Hot take: Shelf of Shame misses the point (it's not a moral failing, it's a tool problem)
I feel like we turned the "shelf of shame" into a weird guilt ritual, when most of the time it is just a logistics problem.
I buy and sell things on the side - mostly small electronics, old DVDs, that kind of stuff - so I naturally think in inventory terms: where something lives, how it is sorted, how quickly it moves. Once I apply that mindset to board games, the unplayed pile stops feeling like a personal failure and starts to look like a system that needs fixing.

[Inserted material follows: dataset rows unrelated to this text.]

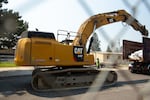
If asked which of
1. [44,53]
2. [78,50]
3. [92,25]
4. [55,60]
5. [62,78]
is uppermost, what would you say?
[92,25]

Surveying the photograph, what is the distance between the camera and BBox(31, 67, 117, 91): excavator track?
10.8m

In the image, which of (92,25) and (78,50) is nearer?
(78,50)

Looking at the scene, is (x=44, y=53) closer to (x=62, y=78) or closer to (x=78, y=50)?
(x=62, y=78)

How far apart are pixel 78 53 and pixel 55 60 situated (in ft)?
3.36

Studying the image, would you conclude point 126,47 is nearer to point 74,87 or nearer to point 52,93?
point 74,87

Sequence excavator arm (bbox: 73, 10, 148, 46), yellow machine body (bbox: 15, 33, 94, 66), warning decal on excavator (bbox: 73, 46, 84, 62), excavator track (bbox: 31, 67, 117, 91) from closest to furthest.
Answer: yellow machine body (bbox: 15, 33, 94, 66) → excavator track (bbox: 31, 67, 117, 91) → warning decal on excavator (bbox: 73, 46, 84, 62) → excavator arm (bbox: 73, 10, 148, 46)

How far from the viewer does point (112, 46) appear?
228 cm

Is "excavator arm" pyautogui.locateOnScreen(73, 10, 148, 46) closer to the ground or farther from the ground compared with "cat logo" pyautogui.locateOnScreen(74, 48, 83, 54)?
farther from the ground

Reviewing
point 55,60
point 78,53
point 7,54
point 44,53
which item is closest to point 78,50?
point 78,53

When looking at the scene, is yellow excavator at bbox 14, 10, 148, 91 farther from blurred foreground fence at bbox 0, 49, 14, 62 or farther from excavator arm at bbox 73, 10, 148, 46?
blurred foreground fence at bbox 0, 49, 14, 62

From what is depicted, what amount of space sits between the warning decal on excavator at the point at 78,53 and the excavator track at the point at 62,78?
41 cm

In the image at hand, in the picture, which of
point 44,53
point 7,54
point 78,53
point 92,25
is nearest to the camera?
point 44,53

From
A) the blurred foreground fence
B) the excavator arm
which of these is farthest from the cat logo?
the blurred foreground fence

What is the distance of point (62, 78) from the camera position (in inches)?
441
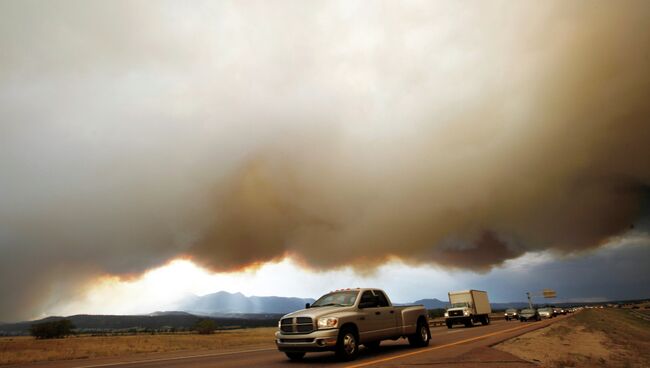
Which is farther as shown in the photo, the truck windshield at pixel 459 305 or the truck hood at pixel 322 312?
the truck windshield at pixel 459 305

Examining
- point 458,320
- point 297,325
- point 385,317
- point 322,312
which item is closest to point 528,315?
point 458,320

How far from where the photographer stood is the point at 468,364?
10016mm

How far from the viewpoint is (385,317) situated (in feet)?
43.6

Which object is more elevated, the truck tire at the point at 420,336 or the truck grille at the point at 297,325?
the truck grille at the point at 297,325

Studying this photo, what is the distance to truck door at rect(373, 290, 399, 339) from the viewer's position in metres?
13.0

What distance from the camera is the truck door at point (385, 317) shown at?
12977 millimetres

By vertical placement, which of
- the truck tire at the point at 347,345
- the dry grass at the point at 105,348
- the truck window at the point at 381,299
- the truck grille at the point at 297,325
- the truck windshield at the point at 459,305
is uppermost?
the truck window at the point at 381,299

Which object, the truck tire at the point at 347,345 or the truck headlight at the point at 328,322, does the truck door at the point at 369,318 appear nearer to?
the truck tire at the point at 347,345

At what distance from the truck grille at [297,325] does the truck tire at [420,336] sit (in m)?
5.38

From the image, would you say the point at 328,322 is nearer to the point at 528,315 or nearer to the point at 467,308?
the point at 467,308

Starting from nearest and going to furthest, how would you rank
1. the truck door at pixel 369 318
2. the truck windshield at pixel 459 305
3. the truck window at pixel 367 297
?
the truck door at pixel 369 318
the truck window at pixel 367 297
the truck windshield at pixel 459 305

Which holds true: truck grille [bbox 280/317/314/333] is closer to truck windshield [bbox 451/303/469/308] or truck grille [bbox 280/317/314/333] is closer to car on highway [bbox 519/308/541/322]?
truck windshield [bbox 451/303/469/308]

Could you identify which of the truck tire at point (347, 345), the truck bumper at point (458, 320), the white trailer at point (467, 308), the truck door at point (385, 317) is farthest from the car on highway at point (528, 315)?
the truck tire at point (347, 345)

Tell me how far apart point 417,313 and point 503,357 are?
4.11m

My hot take: if you have a big unplayed stack, the issue is rarely "too many games." It is usually "too many different kinds of commitments." A legacy game is basically a recurring appointment. A heavy euro is homework. A party game is a calendar problem. A solo game is a time and energy problem. We shove all those different needs into one pile and then act surprised when it feels overwhelming.
What helped me was treating my collection like a tiny library, with categories based on when a game actually gets played: weeknight light, weekend medium, event-night heavy, and genuinely aspirational. If a game does not fit into a realistic slot I can schedule, I either trade or sell it, or I accept that it is shelf decoration and move on without guilt.
So yeah, can we retire the shame language? If you enjoy the hobby, you are doing it right, even if some boxes never see the table. Curious if anyone else has reframed their unplayed games this way, or if you find the guilt actually helps you play more.